Transcribe the tail of the listing: start at the line containing "Based on vertical placement, which of" and stop after the last line, keeping every character as is and adding nothing.
--- Records to use ---
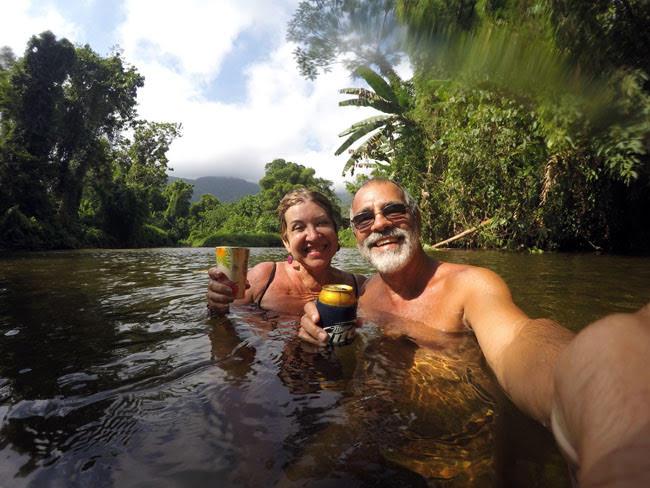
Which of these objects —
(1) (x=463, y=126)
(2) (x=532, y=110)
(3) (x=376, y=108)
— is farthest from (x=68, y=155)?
(2) (x=532, y=110)

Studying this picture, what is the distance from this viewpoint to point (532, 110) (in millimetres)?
9008

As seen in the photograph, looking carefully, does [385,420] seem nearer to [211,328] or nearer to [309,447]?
[309,447]

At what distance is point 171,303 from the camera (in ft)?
13.9

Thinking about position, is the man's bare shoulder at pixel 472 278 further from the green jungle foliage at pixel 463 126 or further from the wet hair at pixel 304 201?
the green jungle foliage at pixel 463 126

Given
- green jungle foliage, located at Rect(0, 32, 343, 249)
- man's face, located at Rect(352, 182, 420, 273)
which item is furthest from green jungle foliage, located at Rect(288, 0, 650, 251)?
green jungle foliage, located at Rect(0, 32, 343, 249)

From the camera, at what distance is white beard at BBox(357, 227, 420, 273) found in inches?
111

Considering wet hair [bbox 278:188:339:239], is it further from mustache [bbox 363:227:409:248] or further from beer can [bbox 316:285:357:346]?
beer can [bbox 316:285:357:346]

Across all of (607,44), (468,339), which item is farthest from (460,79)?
(468,339)

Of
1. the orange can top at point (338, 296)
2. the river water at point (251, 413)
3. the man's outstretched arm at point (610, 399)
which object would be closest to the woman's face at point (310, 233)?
the river water at point (251, 413)

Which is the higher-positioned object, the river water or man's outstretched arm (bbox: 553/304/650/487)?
man's outstretched arm (bbox: 553/304/650/487)

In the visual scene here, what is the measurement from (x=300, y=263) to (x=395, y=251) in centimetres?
108

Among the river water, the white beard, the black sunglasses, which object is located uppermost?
the black sunglasses

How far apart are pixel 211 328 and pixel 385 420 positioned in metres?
2.00

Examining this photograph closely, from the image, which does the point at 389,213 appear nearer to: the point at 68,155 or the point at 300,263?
the point at 300,263
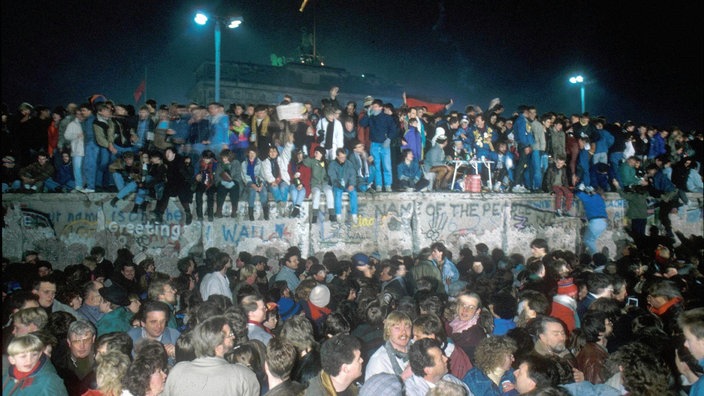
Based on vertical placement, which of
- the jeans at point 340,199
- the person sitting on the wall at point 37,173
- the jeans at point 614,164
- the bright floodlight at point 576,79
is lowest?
the jeans at point 340,199

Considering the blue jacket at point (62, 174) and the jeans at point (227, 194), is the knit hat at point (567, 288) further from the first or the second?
the blue jacket at point (62, 174)

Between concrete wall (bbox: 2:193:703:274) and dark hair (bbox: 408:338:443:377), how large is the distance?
8.09 m

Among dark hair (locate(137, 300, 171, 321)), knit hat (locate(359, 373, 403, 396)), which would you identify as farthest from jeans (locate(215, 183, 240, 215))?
knit hat (locate(359, 373, 403, 396))

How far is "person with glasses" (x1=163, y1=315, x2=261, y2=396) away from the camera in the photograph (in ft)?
13.3

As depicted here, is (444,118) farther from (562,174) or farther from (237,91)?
(237,91)

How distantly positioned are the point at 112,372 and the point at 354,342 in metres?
2.11

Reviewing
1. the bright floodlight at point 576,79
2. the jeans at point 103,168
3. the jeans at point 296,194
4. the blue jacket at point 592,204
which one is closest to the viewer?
the jeans at point 103,168

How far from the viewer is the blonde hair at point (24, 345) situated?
4.05m

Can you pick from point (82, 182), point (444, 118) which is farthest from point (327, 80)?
---
--- The output ---
Based on vertical placement, which of
- the jeans at point 340,199
- the person sitting on the wall at point 37,173
- the jeans at point 614,164
- the bright floodlight at point 576,79
is lowest?
the jeans at point 340,199

Considering the blue jacket at point (62, 174) and the jeans at point (227, 194), is the knit hat at point (567, 288) further from the first or the second?
the blue jacket at point (62, 174)

Between concrete wall (bbox: 2:193:703:274) and dark hair (bbox: 408:338:443:377), how large is the distance?
8.09 m

Among dark hair (locate(137, 300, 171, 321)), knit hat (locate(359, 373, 403, 396)), which would you identify as farthest from jeans (locate(215, 183, 240, 215))?
knit hat (locate(359, 373, 403, 396))

How far is "person with glasses" (x1=163, y1=315, x2=261, y2=396) away from the camera in the photograph (in ft)?
13.3

As depicted here, is (444,118) farther from (562,174) or farther from (237,91)?
(237,91)

How distantly positioned are the point at 112,372 and the point at 354,342 in metres?
2.11

Reviewing
1. the bright floodlight at point 576,79
2. the jeans at point 103,168
3. the jeans at point 296,194
4. the blue jacket at point 592,204
which one is closest to the viewer?
the jeans at point 103,168

How far from the viewer is the blonde hair at point (24, 345) situated?
4.05m

Can you pick from point (82, 182), point (444, 118) which is farthest from point (327, 80)?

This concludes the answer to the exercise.